Environ 600 réfugiés angolais ont décidé de rester dans la région de Kisenge, en dépit des avertissements de l'UNHCR qui annonçaient la fin de l'aide au rapatriement. Certains resteront en RDC définitivement, d'autres attendent que leurs enfants aient fini leur scolarité pour rentrer d'eux-mêmes. Ces « retardataires », qui organisent leur retour individuellement, recevront tout de même le formulaire de rapatriement volontaire qui leur assurera l'accès au colis de retour et au programme de réintégration lorsqu'ils rentreront en Angola.
Pour les réfugiés qui ne désirent pas rentrer, l'UNHCR fournira de l'aide à l'intégration dans les communautés congolaises.
Parmi les obstacles au retour en Angola, le piteux état des routes dans les zones dévastées par la guerre et le danger des mines antipersonnel sont particulièrement préoccupants. La récente épidémie du virus mortel de Marburg a aussi ralenti le retour vers la province angolaise de Uige. Les retours vers cette région ont cessé. D'autre part, l'agence a déjà commencé des travaux de réhabilitation des routes le long des principaux couloirs de rapatriement.

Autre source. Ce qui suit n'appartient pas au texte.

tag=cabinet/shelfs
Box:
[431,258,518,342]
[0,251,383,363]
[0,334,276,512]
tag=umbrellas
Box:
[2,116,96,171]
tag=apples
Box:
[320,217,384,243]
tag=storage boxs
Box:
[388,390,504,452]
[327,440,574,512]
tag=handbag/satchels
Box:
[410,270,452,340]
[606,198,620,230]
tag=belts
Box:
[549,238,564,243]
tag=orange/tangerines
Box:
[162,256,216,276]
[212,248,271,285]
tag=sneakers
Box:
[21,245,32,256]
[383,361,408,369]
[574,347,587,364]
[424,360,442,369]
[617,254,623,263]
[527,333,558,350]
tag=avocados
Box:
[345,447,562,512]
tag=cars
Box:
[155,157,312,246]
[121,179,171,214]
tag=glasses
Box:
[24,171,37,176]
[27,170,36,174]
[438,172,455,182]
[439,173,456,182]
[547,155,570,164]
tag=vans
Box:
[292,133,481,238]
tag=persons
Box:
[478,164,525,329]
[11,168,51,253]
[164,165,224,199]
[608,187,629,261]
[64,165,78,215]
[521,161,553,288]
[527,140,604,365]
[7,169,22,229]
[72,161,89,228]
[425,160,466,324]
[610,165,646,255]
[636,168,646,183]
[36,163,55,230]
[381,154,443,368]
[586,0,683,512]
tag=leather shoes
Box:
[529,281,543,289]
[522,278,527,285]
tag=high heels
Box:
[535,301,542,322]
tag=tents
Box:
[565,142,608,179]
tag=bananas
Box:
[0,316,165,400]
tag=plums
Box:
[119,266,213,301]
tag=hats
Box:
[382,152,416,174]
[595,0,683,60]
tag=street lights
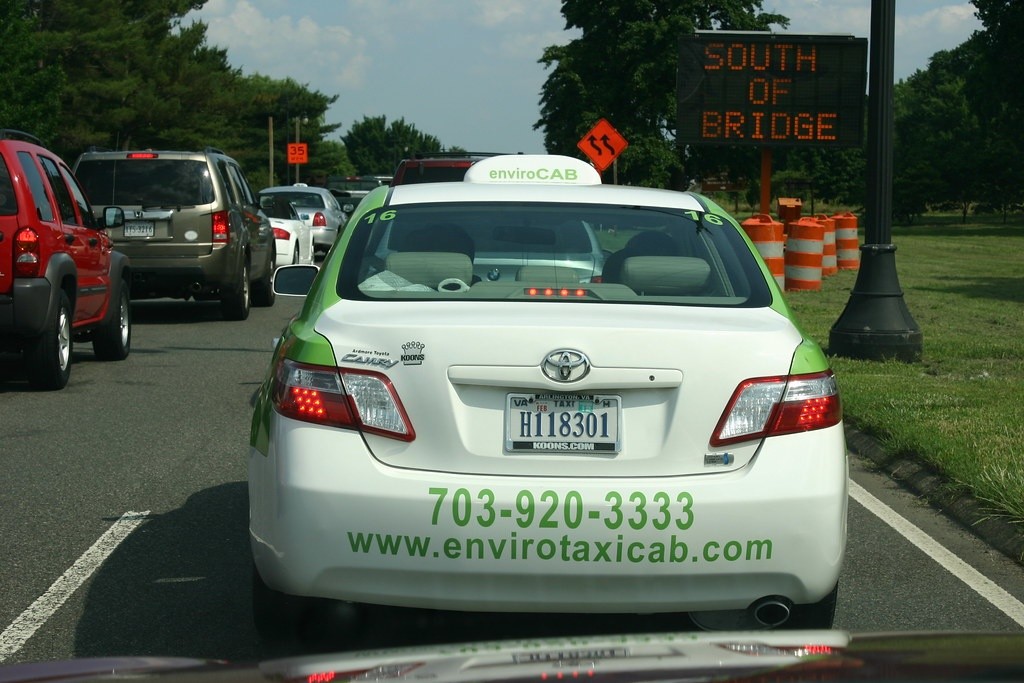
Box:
[392,136,410,174]
[285,105,310,183]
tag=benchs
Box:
[362,252,747,304]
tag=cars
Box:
[247,153,850,637]
[333,156,615,284]
[260,182,355,256]
[253,193,315,269]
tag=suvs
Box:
[0,126,135,391]
[69,145,278,322]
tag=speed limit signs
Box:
[286,143,309,165]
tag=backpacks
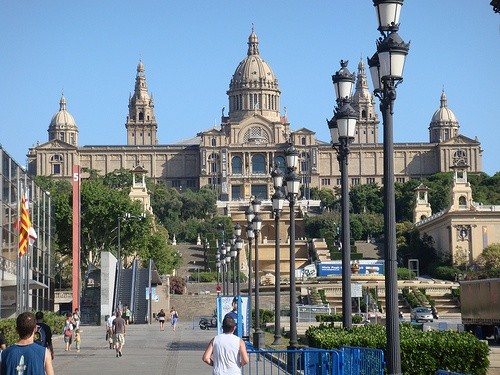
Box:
[34,323,45,343]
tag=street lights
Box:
[283,142,301,374]
[117,212,147,261]
[216,193,265,350]
[367,0,412,375]
[270,161,286,346]
[325,58,359,328]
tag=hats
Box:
[233,297,243,304]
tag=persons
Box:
[171,309,178,330]
[0,333,5,352]
[202,317,249,375]
[495,326,498,342]
[223,297,244,335]
[216,282,222,295]
[115,301,130,325]
[0,312,55,375]
[157,309,166,331]
[33,312,54,360]
[476,326,482,340]
[74,330,80,352]
[106,312,116,349]
[64,315,75,351]
[73,308,80,330]
[170,306,175,313]
[112,312,126,357]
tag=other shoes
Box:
[119,351,122,356]
[116,354,118,357]
[65,349,68,351]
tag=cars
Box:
[410,307,434,322]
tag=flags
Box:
[19,195,30,256]
[25,199,37,246]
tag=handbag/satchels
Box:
[175,312,178,318]
[66,328,71,336]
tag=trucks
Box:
[459,278,500,335]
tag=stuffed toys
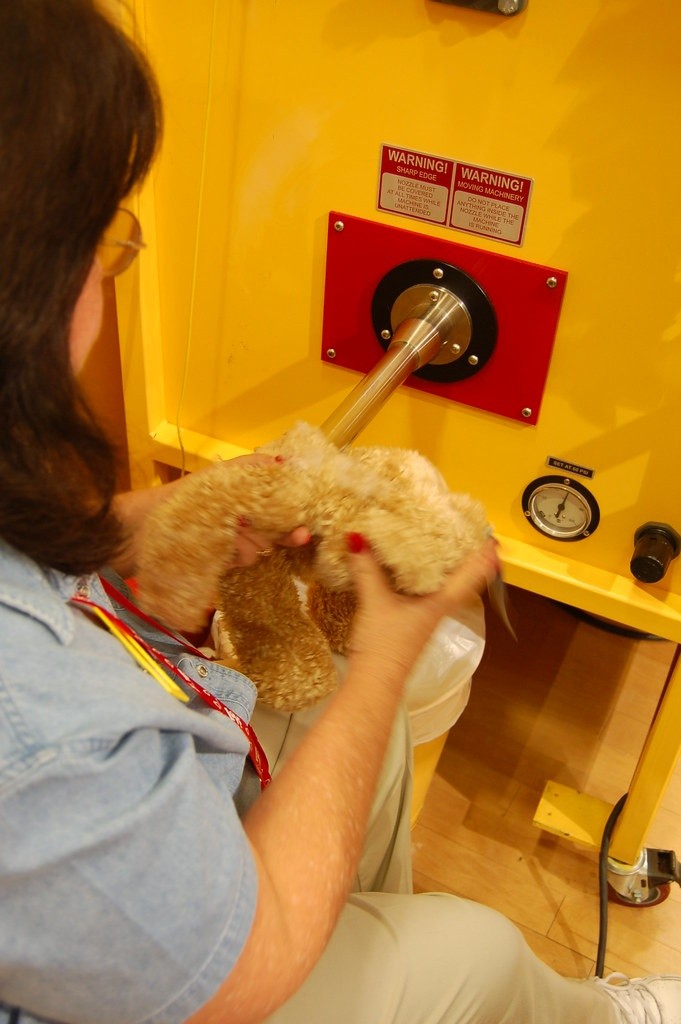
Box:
[135,423,491,711]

Une collaboration étroite avec le gouvernement angolais et le Service des Nations Unies de l'action antimines est essentiel pour sécuriser les zones de rapatriement.
Le programme angolais de rapatriement volontaire se poursuivra pour d'autres camps de réfugiés à plusieurs centaines de kilomètres au nord-ouest de Kisenge - à partir des provinces de Bandundu et du Bas-Congo, jouxtant les provinces angolaises du nord, ainsi que de Kinshasa. On estime à 22 000 le nombre de réfugiés angolais hébergés dans des camps en RDC. Ils s'ajoutent aux 72 000 réfugiés angolais qui, selon les estimations, se sont installés spontanément en RDC.